There are many ways to mess up doing unique identifiers. It's a hard problem, and that's why we've sorta agreed on a few distinct ways to do it. First, we can just autonumber. Easy, but it doesn't always scale that well, especially in distributed systems. Second, we can use something like UUIDs: mix a few bits of real data in with a big pile of random data, and you can create a unique ID. Finally, there are some hashing-related options, where the data itself generates its ID.
Tiffanie was digging into some weird crashes in a database application, and discovered that their MODULES
table couldn't decide which was correct, and opted for two: MODULE_ID
, an autonumbered field, and MODULE_UUID
, which one would assume, held a UUID. There were also the requsite MODULE_NAME
and similar fields. A quick scan of the table looked like:
MODULE_ID | MODULE_NAME | MODULE_UUID | MODULE_DESC |
---|---|---|---|
0 | Defects | 8461aa9b-ba38-4201-a717-cee257b73af0 | Defects |
1 | Test Plan | 06fd18eb-8214-4431-aa66-e11ae2a6c9b3 | Test Plan |
Now, using both UUIDs and autonumbers is a bit suspicious, but there might be a good reason for that (the UUIDs might be used for tracking versions of installed modules, while the ID is the local database-reference for that, so the ID shouldn't change ever, but the UUID might). Still, given that MODULE_NAME
and MODULE_DESC
both contain exactly the same information in every case, I suspect that this table was designed by the Department of Redunancy Department.

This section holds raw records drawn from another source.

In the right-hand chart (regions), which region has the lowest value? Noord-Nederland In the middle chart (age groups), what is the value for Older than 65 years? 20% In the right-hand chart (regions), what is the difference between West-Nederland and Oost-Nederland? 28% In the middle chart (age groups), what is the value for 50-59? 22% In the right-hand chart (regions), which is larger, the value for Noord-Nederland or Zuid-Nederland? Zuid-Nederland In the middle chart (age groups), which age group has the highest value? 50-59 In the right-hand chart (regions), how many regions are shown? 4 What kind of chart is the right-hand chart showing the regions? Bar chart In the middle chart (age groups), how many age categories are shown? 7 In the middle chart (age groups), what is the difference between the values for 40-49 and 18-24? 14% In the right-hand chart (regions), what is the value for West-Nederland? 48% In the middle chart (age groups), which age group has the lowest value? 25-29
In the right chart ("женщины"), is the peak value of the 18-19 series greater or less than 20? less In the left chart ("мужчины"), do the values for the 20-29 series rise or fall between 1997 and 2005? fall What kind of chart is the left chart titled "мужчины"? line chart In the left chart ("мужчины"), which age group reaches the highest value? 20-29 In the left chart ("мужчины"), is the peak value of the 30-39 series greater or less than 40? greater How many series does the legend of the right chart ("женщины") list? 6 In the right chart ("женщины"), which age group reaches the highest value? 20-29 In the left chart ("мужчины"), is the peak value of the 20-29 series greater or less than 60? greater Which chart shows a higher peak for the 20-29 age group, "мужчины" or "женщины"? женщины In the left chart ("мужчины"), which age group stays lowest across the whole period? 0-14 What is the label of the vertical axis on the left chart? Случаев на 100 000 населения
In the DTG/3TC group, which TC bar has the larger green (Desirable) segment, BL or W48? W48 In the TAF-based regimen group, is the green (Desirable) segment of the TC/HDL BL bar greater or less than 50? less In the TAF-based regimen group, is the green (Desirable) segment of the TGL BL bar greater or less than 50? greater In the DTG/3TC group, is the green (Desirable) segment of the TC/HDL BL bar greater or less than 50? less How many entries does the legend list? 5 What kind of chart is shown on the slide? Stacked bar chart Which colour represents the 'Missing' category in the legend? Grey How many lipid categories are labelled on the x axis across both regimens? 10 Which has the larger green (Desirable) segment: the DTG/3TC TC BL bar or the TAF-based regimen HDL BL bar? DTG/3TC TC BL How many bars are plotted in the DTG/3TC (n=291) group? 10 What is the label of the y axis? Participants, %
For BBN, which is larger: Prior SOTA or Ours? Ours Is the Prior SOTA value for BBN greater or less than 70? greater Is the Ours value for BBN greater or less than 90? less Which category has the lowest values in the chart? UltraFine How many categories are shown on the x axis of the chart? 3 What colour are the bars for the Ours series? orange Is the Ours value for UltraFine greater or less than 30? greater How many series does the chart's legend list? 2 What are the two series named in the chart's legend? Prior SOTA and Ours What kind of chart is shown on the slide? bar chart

Still, that's hardly the worst sin you could commit. What would be really bad would be using the wrong datatype for a column. This is a SQL Server database, and so we can safely expect that the MODULE_ID
is numeric, the MODULE_NAME
and MODULE_DESC
must be text, and clearly the MODULE_UUID
field should be the UNIQUEIDENTIFIER
type, right?
Well, let's look at one more row from this table:
MODULE_ID | MODULE_NAME | MODULE_UUID | MODULE_DESC |
---|---|---|---|
11 | Releases | Releases does not have a UUID | Releases |
Oh, well. I think I have a hunch what was causing the problems. Sure enough, the program was expecting the UUID field to contain UUIDs, and was failing when a field contained something that couldn't be converted into a UUID.